The point of Warwick's initial foray into cybernetics was to demonstrate the advantages of intelligent buildings. For more than 20 years, the professor has been researching and developing computer-controlled buildings that can recognize people when they approach, automatically adjust heating conditions, and even greet visitors.

With his electronic tag, the computer-controlled elements of the department of cybernetics offices were able to recognize the professor as he moved from place to place. So for more than a week, Warwick became what was in effect a walking Clapper, turning on lights and opening doors automatically wherever he went. His computer even crooned "Good morning, Professor Warwick," and told him when he had new e-mail messages.

Aside from the convenience - or annoyance - of enabling your assistant to always find you, such rudimentary cybernetic implants have enormous potential benefits. Convicted felons could be monitored or prevented from entering certain buildings, such as schools. And you would never lock yourself out of your car, because it would always be able to recognize you.

If all this sounds farfetched, consider that Palm Beach, Florida-based Applied Digital Solutions has already applied for a patent for a tracking and identification device that can be implanted under the skin. According to the company, a prototype of the device should be finished by the end of this year.
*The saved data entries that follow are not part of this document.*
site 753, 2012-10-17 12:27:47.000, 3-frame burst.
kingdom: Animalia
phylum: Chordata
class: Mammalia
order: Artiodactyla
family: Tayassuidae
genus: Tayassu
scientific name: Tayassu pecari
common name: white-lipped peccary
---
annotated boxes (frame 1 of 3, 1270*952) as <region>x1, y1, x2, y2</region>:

When it is, ADS expects to be able to employ its Digital Angel implants as personal tracking and recovery systems using the GPS navigation system. And there's already interest from law enforcement and security firms.

Warwick admits that raising the specter of Big Brother was one of the goals of his first experiment. Most of us are likely to be a little uncomfortable with the idea that elevators could recognize us or that employers could know how many times you went to the bathroom and which stall you used. But the professor believes the benefits will outweigh the disadvantages.

"The computer should be able to recognize more than movement," he explains,"it could also recognize emotional signals, like anger, shock, and also pain. Of course, at first it won't know it's anger, but the potential is there to learn it. Eventually, we may get robots to learn 'this is anger' and 'this is pain.'" As Warwick envisions it, a computer that understands human emotions could be of value in resolving conflicts, making humans feel better, and even replacing some conventional drugs.

It doesn't stop there, either. The professor is already thinking about trying out more silicon implants.

"There's the possibility of feeding other information into our bodies," he maintains."The robots in our lab, for example, sense the world in terms of ultrasonics, so why not give that ability to humans? I hope to try that next by combining that information with my visual information and seeing if I can visually tie in to it and give myself an extra sense, an extrasensory perception for real."

By the end of the 21st century, Warwick thinks we all may be tied in together. A world of interconnected cybernetically enhanced humans would allow everyone to experience just about anything. Internet service providers and cellphones with Web access would be a distant memory. Our bodies and brains will be wirelessly connected to the Web.

"We will simply be able to think to each other," he predicts."We will have memories of events that we have not witnessed, and mathematical abilities that far surpass anything today."